Selected passage:
## Start
Traditionally (insomuch as there is a 'tradition' in an industry so young as computing), a "PC" was a system that ran the mainline Windows OS, which by extension meant a system with an x86 or x64 processor. When talking about the "PC Market" shrinking or growing, this is in contrast to other formats, such as Mac, iOS, Linux, Android, or other devices running bastardized versions of Windows, such as phones running Windows Mobile, or the non-Intel tablets out there that are running Windows RT.

So a "PC" should be anything that can run Windows8 (and/or its predecessors). If your tablet runs Win8, it's a PC. If you have something the size of a quarter running Win8, it's a PC.
17
I am a fossil. I was alive when the first personal computers appeared. My first one had an 8-bit processor and 16K of memory. It's amazing I haven't crumbled into dust already, I know! Almost everything electronic today has tons more processing power than that.

What distinguished the personal computer from other appliances, like adding machines and clock radios, is that you can load your own instructions (programs, applications) to do different tasks. They also had independent operating systems that could be changed or upgraded, and loaded from an external source.

So, for me, what makes a personal computer is that the hardware is separate from the software, and you can load your own software, add your own peripherals, and use it for what you want. It's not dedicated to a handful of tasks.

By that token, a smartphone is more of an appliance, even though you can load apps from third-party sources. Tablets seem to be much more like computers than appliances, so I'm going to go with "PC."
18
The whole notion of a PC as a discrete category of computer is quickly becoming out of date.

The relevant categories are something like desktop computers, laptops, tablets, and phones, in order of increasing mobility and decreasing usefulness for intense productive and creative activity. In my view, to produce or create something with a computer you need input devices or software that are relatively fixed and often bulky, starting with the keyboard which is and probably always will be the best device for any task involving words. The mouse is also in this category, along with specialized input devices. If it has a keyboard and mouse and stays fixed in one place, it's a desktop computer. If "PC" has any relevance going forward, it is as a synonym for this category (including Macs and other non-Wintel hardware and software, which are functionally identical in every important respect).

Laptops are any mobile device that still has a usable creative input device, that is, in most cases, a physical keyboard. I *think* the Surface tablets actually fit in this category but I haven't actually used one so it's hard to tell. Any tablet twinned with a keyboard would also really be a laptop, so there's some overlap.

A tablet is a mobile device otherwise similar to a laptop that doesn't have a keyboard or any kind of external or separate input device other than the screen itself. By dropping the keyboard, it becomes useless for most creative tasks but relatively mobile for consumer uses.

A phone is a small tablet that has a two-way voice capability that is easy to use, whether or not it's a standard cell phone or VOIP or whatever.

I think these categories are pretty set for the foreseeable future, until computers can be so small that we can have swarms of small specialized networked devices doing things for us, which is a ways off. At some point the input and display devices will become universally pluggable into any computer and quickly interchangeable, with the same data and networks accessible at all times from whatever input/display devices are handy, and at that point we won't talk about computers (aside from the developers) because computing will be a background detail that mostly happens without us thinking about it much.
## End
Dataset:
## Start
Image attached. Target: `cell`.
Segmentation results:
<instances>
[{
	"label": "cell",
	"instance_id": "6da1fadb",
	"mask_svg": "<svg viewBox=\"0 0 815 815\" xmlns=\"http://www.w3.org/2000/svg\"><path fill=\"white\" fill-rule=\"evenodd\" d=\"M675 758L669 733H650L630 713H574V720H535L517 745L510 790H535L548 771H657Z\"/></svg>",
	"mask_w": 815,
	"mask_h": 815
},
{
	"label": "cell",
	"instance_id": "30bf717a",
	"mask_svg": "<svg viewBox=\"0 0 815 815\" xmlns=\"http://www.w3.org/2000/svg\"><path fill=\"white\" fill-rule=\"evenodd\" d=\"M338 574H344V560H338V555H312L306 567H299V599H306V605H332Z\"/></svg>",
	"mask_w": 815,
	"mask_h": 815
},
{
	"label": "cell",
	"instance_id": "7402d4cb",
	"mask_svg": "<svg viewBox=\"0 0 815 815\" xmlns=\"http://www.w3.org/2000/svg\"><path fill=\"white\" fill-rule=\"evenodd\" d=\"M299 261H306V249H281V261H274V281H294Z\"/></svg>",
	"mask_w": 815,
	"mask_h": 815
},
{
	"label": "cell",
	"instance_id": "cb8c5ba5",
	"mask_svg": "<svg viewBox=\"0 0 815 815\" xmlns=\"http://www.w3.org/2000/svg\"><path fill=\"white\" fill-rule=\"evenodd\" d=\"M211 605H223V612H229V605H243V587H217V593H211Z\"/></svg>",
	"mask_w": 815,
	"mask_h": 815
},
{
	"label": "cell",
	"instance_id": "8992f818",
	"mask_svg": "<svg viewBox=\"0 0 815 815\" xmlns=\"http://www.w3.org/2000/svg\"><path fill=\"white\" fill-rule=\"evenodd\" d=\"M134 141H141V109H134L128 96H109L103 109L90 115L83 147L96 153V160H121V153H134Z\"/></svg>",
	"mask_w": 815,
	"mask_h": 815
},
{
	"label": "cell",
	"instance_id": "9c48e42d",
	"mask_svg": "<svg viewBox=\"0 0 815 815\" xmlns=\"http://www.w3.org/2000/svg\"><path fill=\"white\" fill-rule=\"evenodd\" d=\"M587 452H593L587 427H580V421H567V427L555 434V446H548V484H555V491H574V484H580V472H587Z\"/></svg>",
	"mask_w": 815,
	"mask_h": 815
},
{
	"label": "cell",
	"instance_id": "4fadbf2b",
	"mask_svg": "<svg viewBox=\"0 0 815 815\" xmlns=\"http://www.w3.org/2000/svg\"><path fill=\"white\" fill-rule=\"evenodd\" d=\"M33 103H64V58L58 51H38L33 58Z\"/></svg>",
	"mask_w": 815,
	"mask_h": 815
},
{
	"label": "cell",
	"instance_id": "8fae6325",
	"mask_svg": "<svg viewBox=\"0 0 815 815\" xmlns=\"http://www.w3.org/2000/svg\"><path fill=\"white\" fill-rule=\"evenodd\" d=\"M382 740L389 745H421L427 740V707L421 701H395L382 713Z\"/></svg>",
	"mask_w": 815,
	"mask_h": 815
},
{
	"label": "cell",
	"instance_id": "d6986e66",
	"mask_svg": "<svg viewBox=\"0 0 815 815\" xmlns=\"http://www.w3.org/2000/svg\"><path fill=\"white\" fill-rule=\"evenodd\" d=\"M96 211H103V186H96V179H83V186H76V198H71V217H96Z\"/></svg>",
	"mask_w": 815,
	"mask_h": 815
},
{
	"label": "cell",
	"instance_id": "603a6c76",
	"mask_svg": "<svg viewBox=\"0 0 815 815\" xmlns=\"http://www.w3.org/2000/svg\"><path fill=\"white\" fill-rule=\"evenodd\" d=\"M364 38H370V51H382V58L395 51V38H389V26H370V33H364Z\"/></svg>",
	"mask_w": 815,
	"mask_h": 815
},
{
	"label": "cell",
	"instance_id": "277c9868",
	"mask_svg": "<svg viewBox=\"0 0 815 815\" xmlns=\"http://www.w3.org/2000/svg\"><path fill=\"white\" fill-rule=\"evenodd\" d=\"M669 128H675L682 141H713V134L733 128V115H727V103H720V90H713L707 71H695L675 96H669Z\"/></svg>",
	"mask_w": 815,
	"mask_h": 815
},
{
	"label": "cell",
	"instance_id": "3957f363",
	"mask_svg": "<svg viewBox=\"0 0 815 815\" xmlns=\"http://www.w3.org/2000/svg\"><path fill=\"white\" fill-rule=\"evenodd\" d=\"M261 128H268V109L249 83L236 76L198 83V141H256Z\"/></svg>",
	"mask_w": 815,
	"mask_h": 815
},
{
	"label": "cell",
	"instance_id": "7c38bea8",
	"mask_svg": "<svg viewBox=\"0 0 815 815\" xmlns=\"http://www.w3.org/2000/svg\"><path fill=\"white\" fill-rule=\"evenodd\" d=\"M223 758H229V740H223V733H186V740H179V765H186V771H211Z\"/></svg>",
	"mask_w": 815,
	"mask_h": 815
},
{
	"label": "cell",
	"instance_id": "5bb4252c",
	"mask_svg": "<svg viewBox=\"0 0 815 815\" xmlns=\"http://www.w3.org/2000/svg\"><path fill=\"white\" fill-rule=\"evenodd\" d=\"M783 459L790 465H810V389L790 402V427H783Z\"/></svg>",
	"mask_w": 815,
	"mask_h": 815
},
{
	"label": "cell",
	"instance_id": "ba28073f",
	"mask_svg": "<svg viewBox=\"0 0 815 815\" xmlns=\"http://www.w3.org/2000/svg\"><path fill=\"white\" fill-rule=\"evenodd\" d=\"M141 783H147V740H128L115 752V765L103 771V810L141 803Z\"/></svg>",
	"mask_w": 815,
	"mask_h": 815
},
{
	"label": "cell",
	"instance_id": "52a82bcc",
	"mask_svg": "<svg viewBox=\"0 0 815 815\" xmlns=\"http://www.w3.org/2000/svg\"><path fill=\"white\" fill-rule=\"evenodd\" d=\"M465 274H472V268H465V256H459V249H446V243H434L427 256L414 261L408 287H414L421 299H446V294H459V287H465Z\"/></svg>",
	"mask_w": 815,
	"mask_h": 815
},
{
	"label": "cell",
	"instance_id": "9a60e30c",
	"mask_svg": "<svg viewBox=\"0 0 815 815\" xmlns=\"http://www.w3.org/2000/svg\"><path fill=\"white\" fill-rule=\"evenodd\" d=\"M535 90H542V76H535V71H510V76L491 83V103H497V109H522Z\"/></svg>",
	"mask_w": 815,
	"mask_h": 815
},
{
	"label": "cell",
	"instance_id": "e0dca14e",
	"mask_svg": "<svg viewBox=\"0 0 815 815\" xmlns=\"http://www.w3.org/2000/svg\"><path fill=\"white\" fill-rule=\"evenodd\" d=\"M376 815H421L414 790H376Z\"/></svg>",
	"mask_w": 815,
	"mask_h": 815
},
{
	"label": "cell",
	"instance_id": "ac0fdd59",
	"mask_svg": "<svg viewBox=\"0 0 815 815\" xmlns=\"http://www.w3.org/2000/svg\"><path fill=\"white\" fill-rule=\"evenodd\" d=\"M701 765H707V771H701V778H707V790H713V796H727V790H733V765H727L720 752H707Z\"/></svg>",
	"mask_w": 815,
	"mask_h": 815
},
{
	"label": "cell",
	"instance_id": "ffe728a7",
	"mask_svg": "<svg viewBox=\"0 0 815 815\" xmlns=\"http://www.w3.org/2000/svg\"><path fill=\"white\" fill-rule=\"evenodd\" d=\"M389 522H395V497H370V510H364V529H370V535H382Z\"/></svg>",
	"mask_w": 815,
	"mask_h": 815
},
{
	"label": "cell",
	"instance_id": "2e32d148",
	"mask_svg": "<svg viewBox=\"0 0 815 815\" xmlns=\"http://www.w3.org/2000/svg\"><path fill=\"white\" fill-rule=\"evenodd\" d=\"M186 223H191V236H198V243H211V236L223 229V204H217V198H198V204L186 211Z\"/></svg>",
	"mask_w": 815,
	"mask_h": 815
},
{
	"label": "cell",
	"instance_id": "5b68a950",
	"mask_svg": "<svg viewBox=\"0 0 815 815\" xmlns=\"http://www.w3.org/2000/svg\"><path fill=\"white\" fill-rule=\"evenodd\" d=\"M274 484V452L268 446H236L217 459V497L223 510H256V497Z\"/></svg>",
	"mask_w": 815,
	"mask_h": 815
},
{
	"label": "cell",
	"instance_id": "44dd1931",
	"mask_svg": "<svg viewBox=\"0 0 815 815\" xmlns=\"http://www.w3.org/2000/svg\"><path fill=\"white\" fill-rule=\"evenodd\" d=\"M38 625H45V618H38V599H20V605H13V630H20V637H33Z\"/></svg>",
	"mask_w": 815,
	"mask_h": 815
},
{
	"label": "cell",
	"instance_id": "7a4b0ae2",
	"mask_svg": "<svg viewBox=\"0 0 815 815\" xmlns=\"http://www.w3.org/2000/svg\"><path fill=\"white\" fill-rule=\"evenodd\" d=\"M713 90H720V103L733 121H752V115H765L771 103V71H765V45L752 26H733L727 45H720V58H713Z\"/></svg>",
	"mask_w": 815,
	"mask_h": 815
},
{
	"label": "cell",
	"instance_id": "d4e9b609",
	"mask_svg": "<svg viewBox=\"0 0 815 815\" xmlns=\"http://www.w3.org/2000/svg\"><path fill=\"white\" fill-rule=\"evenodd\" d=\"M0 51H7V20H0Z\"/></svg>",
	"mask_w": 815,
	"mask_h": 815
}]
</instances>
## End
Aim 1:
Answer these from the PC discussion:
(a) What processor and how much memory did the writer's first personal computer have?
(b) Which input device does the writer call the best for any task involving words?
(c) How does the writer define a phone?
Aim 2:
Return the passage of the PC discussion between "What distinguished the" and "handful of tasks.", inclusive, copied word for word.
The entries play no part in any task here.

Final answer 1:
(a) An 8-bit processor and 16K of memory.
(b) The keyboard.
(c) A small tablet with an easy-to-use two-way voice capability, whether or not it's a standard cell phone or VOIP.

Final answer 2:
What distinguished the personal computer from other appliances, like adding machines and clock radios, is that you can load your own instructions (programs, applications) to do different tasks. They also had independent operating systems that could be changed or upgraded, and loaded from an external source.

So, for me, what makes a personal computer is that the hardware is separate from the software, and you can load your own software, add your own peripherals, and use it for what you want. It's not dedicated to a handful of tasks.